ABSTRACT
Gluconobacter frateurii CHM 43 have D-mannitol dehydrogenase (quinoprotein glycerol dehydrogenase) and flavoprotein D-fructose dehydrogenase in the membranes. When the two enzymes are functional, D-mannitol is converted to 5-keto-D-fructose with 65% yield when cultivated on D-mannitol. 5-Keto-D-fructose production with almost 100% yield was realized with the resting cells. The method proposed here should give a smart strategy for 5-keto-D-fructose production.

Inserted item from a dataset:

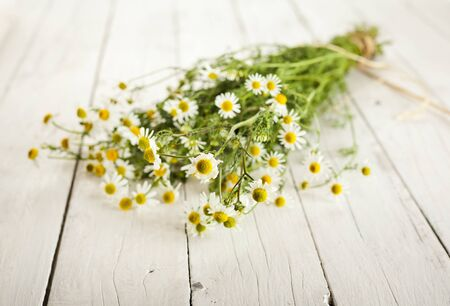 bundled: Bundled chamomile twigs on rustic wooden white background selective focus Stock Photo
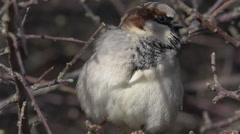 SALE! Male House Sparrow Closeup - Small Tiny Cute Bird Stock Footage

Regarding to 5-keto-D-fructose (5KF) production by acetic acid bacteria, the first report was done in 1960 by Terada et al. [Citation1–Citation4]. They identified the unknown substance from D-fructose oxidation to be 5KF. Formation and utilization of 5KF were reported with Gluconobacter cerinus IFO 3267 [Citation5]. Thereafter, a membrane-bound D-fructose dehydrogenase (FDH, EC 1.1.99.11) catalyzing 5KF formation from D-fructose was purified and characterized as a flavoprotein dehydrogenase-cytochrome complex from the membrane fraction of Gluconobacter industrius IFO 3260 (renamed as Gluconobacter japonicus NBRC 3260) [Citation6]. Later, the genes encoding FDH of NBRC 3260 was identified as fdhSCL and its high expression strain was also constructed [Citation7]. Since the first description of 5KF production by acetic acid bacteria, many efforts have been done to create a strain for better 5KF production [Citation8–Citation11]. 5KF has been evaluated as a natural sweetener with low calorie [Citation1,Citation12,Citation13] that can be substituted with D-glucose preventing metabolic diseases caused by high blood glucose level. Deppenmiere’s group reported 5KF production from D-fructose with genetically modified Gluconobacter oxydans strains where they used plasmid-based fdh of G. japonicus NBRC 3260 [Citation8] or G. japonicus LMG 1281 [Citation9]. Later, Battling et al. [Citation11] reported 5KF production from D-fructose with a novel plasmid-free strain of G. oxydans. The two groups of German scientists elaborated bacterial strains for 5KF production but the principle has remained within the same scope of Terada et al. [Citation1–Citation4] who used D-fructose as the starting material for 5KF formation. Deppenmiere’s group also reported 5KF production from sucrose, instead of D-fructose, with G. oxydans strain having chromosome-integrated fdh of G. japonicas NBRC 3260 and invertase gene of G. japonicus LMG 1417 [Citation10]. In this case, sucrose was efficiently converted to D-fructose and D-glucose, then the D-fructose to 5KF efficiently, but the D-glucose remained in the culture medium.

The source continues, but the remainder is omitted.